| Written exercise |
Express the lines between the one containing "Is (x=385, y=721)" and the one containing "In this image, would", inclusive, as a JSON list of strings, with one string per line and blank lines omitted.

| Records for this exercise |

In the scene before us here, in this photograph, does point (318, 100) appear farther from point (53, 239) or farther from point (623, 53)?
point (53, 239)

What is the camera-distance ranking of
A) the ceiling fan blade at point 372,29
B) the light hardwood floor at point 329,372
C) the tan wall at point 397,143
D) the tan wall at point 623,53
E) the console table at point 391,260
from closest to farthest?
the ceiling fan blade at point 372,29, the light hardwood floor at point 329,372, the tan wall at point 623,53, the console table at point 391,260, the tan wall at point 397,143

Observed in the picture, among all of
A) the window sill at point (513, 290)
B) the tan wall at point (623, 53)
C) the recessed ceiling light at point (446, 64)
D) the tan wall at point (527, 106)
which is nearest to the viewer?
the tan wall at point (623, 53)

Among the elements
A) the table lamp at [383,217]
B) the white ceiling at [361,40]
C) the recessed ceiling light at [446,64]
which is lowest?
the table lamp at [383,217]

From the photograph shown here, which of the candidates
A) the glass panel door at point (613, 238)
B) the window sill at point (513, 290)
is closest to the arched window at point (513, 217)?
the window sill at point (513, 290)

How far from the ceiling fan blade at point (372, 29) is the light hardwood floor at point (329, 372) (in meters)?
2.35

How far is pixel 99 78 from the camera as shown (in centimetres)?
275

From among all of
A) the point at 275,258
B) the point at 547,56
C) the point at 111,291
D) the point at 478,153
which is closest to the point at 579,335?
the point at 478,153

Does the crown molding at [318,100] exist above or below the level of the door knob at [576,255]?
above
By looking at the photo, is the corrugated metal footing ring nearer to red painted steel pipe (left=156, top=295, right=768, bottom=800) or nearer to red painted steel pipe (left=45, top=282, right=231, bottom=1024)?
==
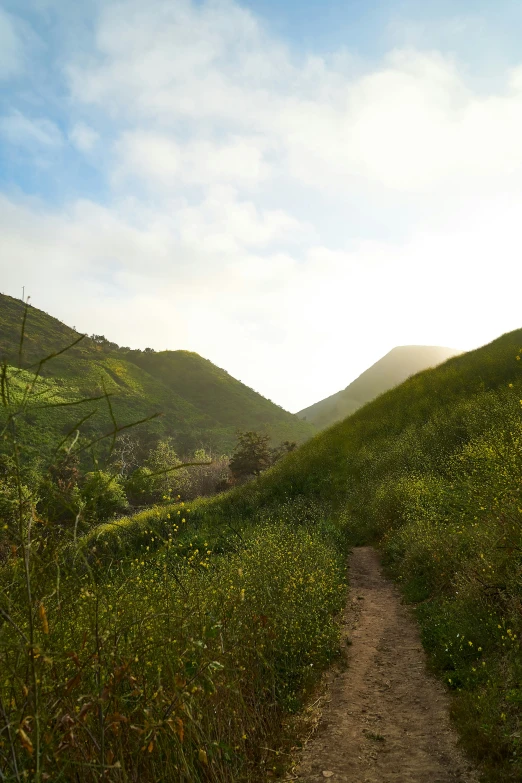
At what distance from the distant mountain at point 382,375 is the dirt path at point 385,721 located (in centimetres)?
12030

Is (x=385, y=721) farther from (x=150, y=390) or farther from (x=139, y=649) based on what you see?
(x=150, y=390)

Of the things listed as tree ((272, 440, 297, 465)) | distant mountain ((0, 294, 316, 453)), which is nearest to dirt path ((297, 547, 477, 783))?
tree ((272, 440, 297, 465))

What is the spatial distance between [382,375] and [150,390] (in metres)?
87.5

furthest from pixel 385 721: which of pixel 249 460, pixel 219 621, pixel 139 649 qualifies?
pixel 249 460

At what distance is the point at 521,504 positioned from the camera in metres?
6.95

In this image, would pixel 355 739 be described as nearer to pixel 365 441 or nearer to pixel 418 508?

| In response |
[
  "Is (x=385, y=721) farther from (x=150, y=390) or farther from (x=139, y=649) based on what you see?",
  "(x=150, y=390)",
  "Of the things listed as tree ((272, 440, 297, 465)) | distant mountain ((0, 294, 316, 453)), which is nearest to dirt path ((297, 547, 477, 783))?",
  "tree ((272, 440, 297, 465))",
  "What is the spatial distance between [382,375] and [150,390] (in metres)?",
  "87.5",
  "furthest from pixel 385 721: which of pixel 249 460, pixel 219 621, pixel 139 649 qualifies?",
  "pixel 249 460",
  "At what distance is the point at 521,504 positioned from the camera in metres?",
  "6.95",
  "In this image, would pixel 355 739 be described as nearer to pixel 365 441 or nearer to pixel 418 508?"
]